Sirius’ eyes widened. Eleanor’s were already wide, so they could not get any wider.
“What the hell...?”
“It’s not true, is it, Sirius?” Eleanor’s voice was no more than a squeak.
He turned to her. “Why would it be?”
Her hands plucked at a lose thread on the sheet. “You said they were talking about you....”
“Well not because of that. I’m surprised you’d think that, Ellie.”
“I am too.” But he wasn’t listening to her anymore.
Sirius stood up, his face red and his eyes blazing. He snarled at Lily as he passed her.
“Look what you did to her. Now she’s one of them.”
Lily only lifted her head higher, so that she could appear to look down at him although he rose many inches above her. “Better than to be your naive fool, Black.”
Sirius stopped at the door, but did not turn. It looked as though he was about to say something, but what it was or who it was to, neither Lily nor Eleanor would ever know. After a sigh, both bitter and angry, Sirius continued on his way, fists clenched. If Snape was still about, he’d have a lot to worry about.
Eleanor watched him go, still confused. She leaned back and closed her eyes, piecing everything together in her mind – all the words they’d spoken, all the things she’d heard. Lily said nothing, just stared out the window with a frown. It didn’t matter what Lily was doing anyways, not when Eleanor was working things through in her mind, making it all make sense in some peculiar way of hers. The way that she felt about him. The way she felt now that he had left. The way she felt when he had talked kindly to her and acted like he cared in such a way as to make him actually sincere in more than appearances. It was all about appearances, wasn’t it? This whole thing, everything that had happened, all went back to what it meant to look like something to someone else. It all came back to Shakespeare, stupid old Shakespeare who seemed to know everything and nothing. The whole bloody world was a stage, and Eleanor was the failed understudy that everyone had booed off the stage. She hadn’t won over the hero with her beauty and wiles. She hadn’t been able to fend off the rivals popping up from both sides of the stage. She hadn’t been able to do a single bloody thing right in all of this and now she felt wretched about it all.
So she began to cry. Lily glanced over at the sound of the heart-wrenching sobs that caused the whole bed to shake. Eleanor’s spectacles were in danger of crashing to the floor, hanging from careless fingers numb from intense and bitter suffering of the most terrible kind. She sounded as though she was about to die of heartbreak. Maybe she was. Or maybe it was just another of those things that sounded or looked like it was one thing when it was really another.
What confused Eleanor the most was that, although she made it apparent to others that she was taken by Sirius Black and frequently told herself that she, in fact, was not, she really was in love with him. It was beyond the handsomeness and perfect that he conveyed – there was something in him that was as simple an awkward as she, and Eleanor yearned to reach out to that part of him, then everything would be just right. Not perfect – no, she never expected that – just right.
“I need to get him back.” There was so much determination in the voice that rang out through the sobs that Lily looked back again.
“What did you say, Eleanor?”
“I must have been wrong.” Something strange lurked within Eleanor’s dull eyes.

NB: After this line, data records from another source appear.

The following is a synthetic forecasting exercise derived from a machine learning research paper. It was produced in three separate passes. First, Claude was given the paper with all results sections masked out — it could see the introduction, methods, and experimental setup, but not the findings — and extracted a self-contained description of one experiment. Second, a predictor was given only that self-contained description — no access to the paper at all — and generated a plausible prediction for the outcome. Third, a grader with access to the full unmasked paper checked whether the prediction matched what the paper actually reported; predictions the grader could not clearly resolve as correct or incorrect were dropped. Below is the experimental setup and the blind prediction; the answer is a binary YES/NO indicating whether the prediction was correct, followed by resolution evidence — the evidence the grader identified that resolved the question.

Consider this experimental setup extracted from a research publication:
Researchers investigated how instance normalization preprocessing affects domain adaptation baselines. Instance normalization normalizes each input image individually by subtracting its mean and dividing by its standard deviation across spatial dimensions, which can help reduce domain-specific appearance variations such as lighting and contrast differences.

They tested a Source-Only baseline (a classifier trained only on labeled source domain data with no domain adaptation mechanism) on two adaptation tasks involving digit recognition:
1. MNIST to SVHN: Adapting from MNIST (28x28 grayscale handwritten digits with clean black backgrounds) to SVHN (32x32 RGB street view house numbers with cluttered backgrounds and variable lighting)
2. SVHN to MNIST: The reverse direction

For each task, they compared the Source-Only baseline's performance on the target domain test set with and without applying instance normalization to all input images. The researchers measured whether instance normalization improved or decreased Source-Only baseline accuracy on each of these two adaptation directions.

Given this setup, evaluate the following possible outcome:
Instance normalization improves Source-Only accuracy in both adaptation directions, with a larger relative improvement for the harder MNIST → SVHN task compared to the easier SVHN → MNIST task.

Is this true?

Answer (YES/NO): YES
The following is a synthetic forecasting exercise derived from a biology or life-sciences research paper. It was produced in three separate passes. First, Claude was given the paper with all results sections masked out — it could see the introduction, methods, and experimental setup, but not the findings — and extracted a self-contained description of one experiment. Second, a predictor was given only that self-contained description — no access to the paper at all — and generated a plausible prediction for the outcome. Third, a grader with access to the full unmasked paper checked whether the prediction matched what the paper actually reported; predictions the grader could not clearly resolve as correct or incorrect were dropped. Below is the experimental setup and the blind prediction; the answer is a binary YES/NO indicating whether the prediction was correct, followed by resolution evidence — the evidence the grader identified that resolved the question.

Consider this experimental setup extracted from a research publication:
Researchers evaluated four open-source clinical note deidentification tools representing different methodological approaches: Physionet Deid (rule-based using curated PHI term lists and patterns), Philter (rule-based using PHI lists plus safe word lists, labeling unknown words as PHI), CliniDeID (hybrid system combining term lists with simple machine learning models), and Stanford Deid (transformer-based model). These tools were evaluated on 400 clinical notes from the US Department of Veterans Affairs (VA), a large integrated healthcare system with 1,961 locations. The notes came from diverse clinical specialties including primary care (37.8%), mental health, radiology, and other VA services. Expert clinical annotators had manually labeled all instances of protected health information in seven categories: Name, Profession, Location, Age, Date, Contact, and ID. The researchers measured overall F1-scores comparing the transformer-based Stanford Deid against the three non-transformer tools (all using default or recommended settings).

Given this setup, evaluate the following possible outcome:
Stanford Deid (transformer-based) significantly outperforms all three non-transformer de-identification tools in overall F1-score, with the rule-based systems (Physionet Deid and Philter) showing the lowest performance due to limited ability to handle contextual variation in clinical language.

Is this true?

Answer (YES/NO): NO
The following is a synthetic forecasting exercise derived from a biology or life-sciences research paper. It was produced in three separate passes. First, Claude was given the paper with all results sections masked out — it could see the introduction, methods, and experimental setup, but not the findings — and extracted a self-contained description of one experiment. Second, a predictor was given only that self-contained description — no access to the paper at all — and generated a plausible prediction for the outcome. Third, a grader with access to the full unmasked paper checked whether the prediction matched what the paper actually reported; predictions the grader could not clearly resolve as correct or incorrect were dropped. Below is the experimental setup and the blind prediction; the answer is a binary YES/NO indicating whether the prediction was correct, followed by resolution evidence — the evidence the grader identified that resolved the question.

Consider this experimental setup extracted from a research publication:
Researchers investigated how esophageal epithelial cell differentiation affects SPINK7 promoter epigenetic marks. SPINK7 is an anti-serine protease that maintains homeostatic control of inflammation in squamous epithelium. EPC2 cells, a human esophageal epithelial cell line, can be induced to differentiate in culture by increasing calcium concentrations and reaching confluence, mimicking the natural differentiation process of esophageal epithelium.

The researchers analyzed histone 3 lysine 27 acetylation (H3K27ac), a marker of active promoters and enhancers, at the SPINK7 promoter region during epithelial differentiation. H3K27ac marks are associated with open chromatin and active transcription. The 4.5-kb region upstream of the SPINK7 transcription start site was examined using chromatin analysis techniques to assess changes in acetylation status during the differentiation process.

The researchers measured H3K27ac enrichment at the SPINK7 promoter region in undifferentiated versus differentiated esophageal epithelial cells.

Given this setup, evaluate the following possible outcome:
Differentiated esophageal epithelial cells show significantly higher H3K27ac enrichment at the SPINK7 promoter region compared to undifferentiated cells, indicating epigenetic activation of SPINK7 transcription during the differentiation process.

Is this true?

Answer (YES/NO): YES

“About what?” Lily had the feeling that she was talking to herself. Why was it always like this with Eleanor?
“Sirius would never do that. He’s too... too...”

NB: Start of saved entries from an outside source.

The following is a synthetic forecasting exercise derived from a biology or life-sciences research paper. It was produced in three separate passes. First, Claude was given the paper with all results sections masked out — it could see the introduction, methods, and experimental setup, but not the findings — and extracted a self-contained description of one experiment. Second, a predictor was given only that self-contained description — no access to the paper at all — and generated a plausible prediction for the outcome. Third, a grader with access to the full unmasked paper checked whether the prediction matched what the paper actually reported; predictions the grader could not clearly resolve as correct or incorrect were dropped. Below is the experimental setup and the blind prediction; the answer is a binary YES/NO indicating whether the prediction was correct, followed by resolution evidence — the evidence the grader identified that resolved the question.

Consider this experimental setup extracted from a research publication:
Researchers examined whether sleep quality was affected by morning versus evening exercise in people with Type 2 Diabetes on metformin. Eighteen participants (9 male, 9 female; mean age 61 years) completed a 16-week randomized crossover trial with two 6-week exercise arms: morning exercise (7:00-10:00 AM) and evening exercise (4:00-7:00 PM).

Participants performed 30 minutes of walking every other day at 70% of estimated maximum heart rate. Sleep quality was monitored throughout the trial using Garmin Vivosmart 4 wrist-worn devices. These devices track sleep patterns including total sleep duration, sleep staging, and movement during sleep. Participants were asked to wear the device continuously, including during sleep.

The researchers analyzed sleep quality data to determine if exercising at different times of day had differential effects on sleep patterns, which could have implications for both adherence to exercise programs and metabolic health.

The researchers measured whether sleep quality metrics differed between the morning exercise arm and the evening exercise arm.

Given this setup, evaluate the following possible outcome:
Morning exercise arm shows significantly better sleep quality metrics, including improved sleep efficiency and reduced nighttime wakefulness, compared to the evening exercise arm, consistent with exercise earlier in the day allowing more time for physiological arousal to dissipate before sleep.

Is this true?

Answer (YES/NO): NO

“I love him too much for that.”
“Gods, why didn’t I understand before?”
Lily gave up trying to ask questions of the clearly ill and hallucinating girl.
“I’ll go there and win him back, and then it’ll be fine.”
With a sigh, Lily tried one last time. “It won’t work, you know.”
“Rumours are never true, anyway.”
Lily shook her head and walked away. She knew when she was coming up against a stone wall. Eleanor was too much in love to care. Too much in love with perfection – the one thing she’d never have.